As a result of the development of cotton breeding, their relationship of fiber quality and yield showed a positive correlation in our study. We analyzed 316 accessions, including many elite germplasm resources. The phenotypic data analysis showed that yield and fiber quality have become positively correlated. Significant positive correlations were found between BW and FL (0.30), BW and FS (0.37), and LP and MIC (0.35). Some pleiotropic regions were identified, providing an explanation for the molecular mechanism underlying the simultaneous improvement of yield and fiber quality.
Our genotyping showed that few accessions carried the pleotropic regions LD blocks 6 and 8 (Additional file 1: Table S12), indicating that these loci have not widely been used in cotton breeding. Further analysis showed that these accessions were mainly obtained by mutation breeding and distant hybridization. Thus, mutation breeding and distant hybridization could be two other methods for disrupting the linkage of yield and fiber traits.
Conclusions
We identified four favorable pleiotropic loci and 14 elite accessions carrying the favorable loci, will be utilized in future cotton breeding for the improvement of yield and fiber quality.
Methods
Plant materials, planting and phenotyping
In total, 316 Gossypium hirsutum accessions (Additional file 1: Table S1) were selected from the National Cotton Mid-term Gene Bank (Anyang, Henan, China). Using previous investigation data, we comprehensively considered diversity of geographical origins, breeding years and phenotypic variety when selecting accessions33. The 316 accessions were divided into five cotton growing regions according to different ecological characteristics, including 34 accessions from Central Asia (CA), 47 from the United States (US), 162 from the Yellow River (YR), 52 from the Yangtze River (YZR) and 20 from other places (OTH) (Additional file 1: Table S2). Eight important traits were selected for GWAS. These traits were categorized into three groups, including yield components (boll weight/BW, seed index/SI, lint percentage/LP), fiber quality (fiber length/FL, fiber strength/FS, micronaire/MIC, fiber elongation/FE) and maturation (flowering date/FD) of Gossypium hirsutum (Additional file 1: Table S1). All 316 varieties were grown in three representative cotton production regions of China, including Anyang in Henan Province (representing the Huanghe River production zone), Nanjing in Jiangsu Province (representing the Yangtze River production zone) and Kuche in Xinjiang Province (representing the Xinjiang production zone). All the accessions were grown in the same fields with three replications for three continuous years (2007–2009). The nine environments (three locations x three years) were defined as: 1, AY_2007; 2, NJ_2007; 3, Kuche_2007; 4, AY_2008; 5, NJ_2008; 6, Kuche_2008; 7, AY_2009; 8, NJ_2009; 9, Kuche_2009. Each plot contained one row 7 m in length and 76 cm between rows, with 20–22 plants per row at the Anyang and Nanjing location (33 cm between plants with each row), whereas each plot contained 60–66 plants per row at the Kuche location (10 cm between plants with each row)33. All field management, including watering, weed management, and fertilization, was performed according to the usual local management in each test location for all accessions during the growing period.

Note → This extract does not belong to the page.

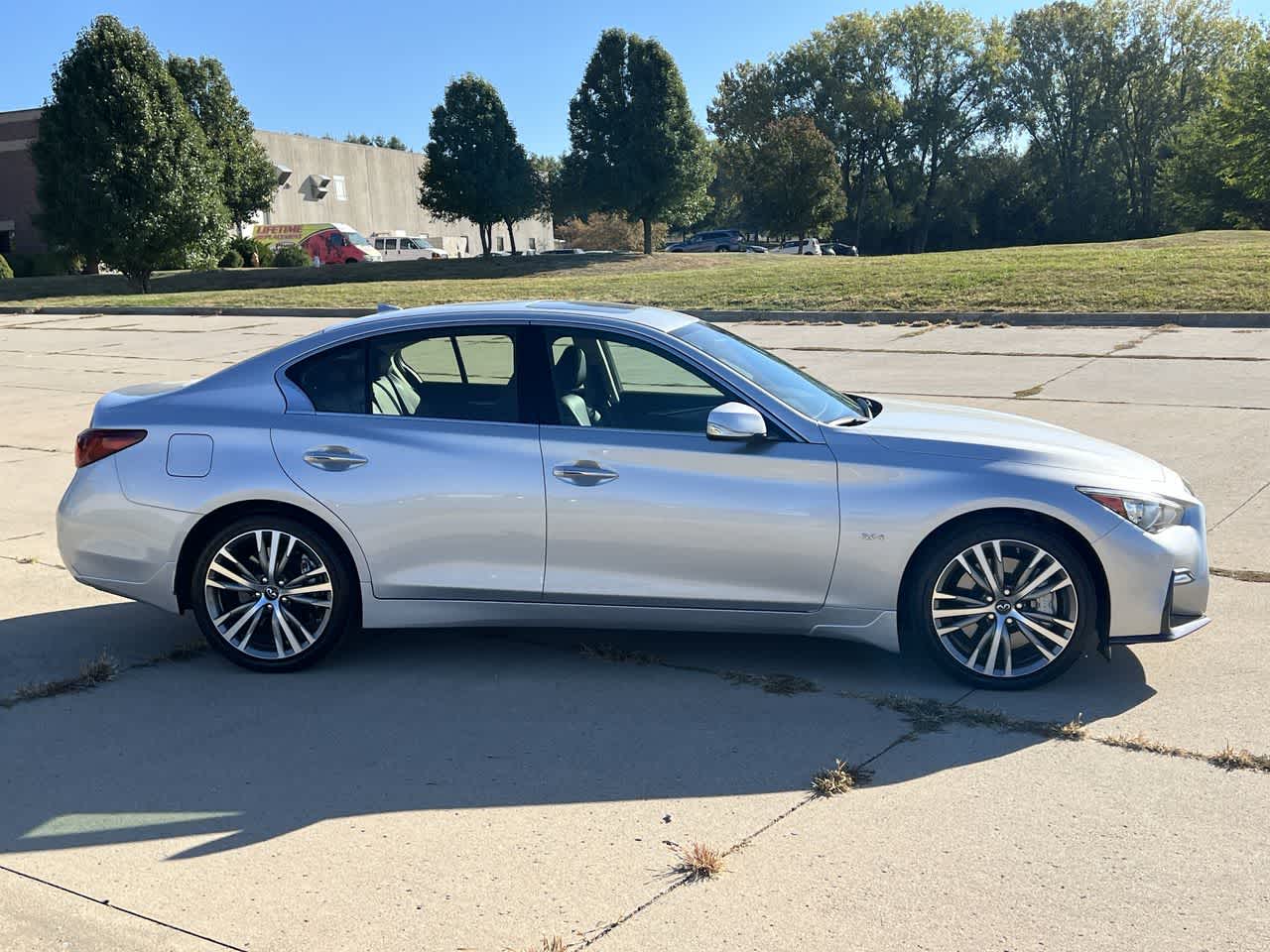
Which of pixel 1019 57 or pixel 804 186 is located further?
pixel 1019 57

All trait measurements followed the standards described in the Descriptors and Data standard for cotton (Gossypium spp.). FD was calculated from the sowing day to the day that 50% of the plants had appeared the first flower in per plot. Thirty naturally mature bolls from each accession were hand-harvested to calculate BW and to gin the fiber. The SI was obtained by weighing 100 cotton seeds. Fiber samples were separately weighed for calculating LP, MIC, FL, FS, FE. The average of the three replicates in the same environment were calculated as the phenotypic data for each accession for phenotypic analysis33.
All data statistics, including Student’s two-tailed t test and two-way analysis of variance (ANOVA), were calculated by GraphPad Prism 9 (ver. 9.0.0, http://www.graphpad.com). Pearson’s correlation coefficient between pairwise phenotypes was obtained with the R software40, using the package “psych”41.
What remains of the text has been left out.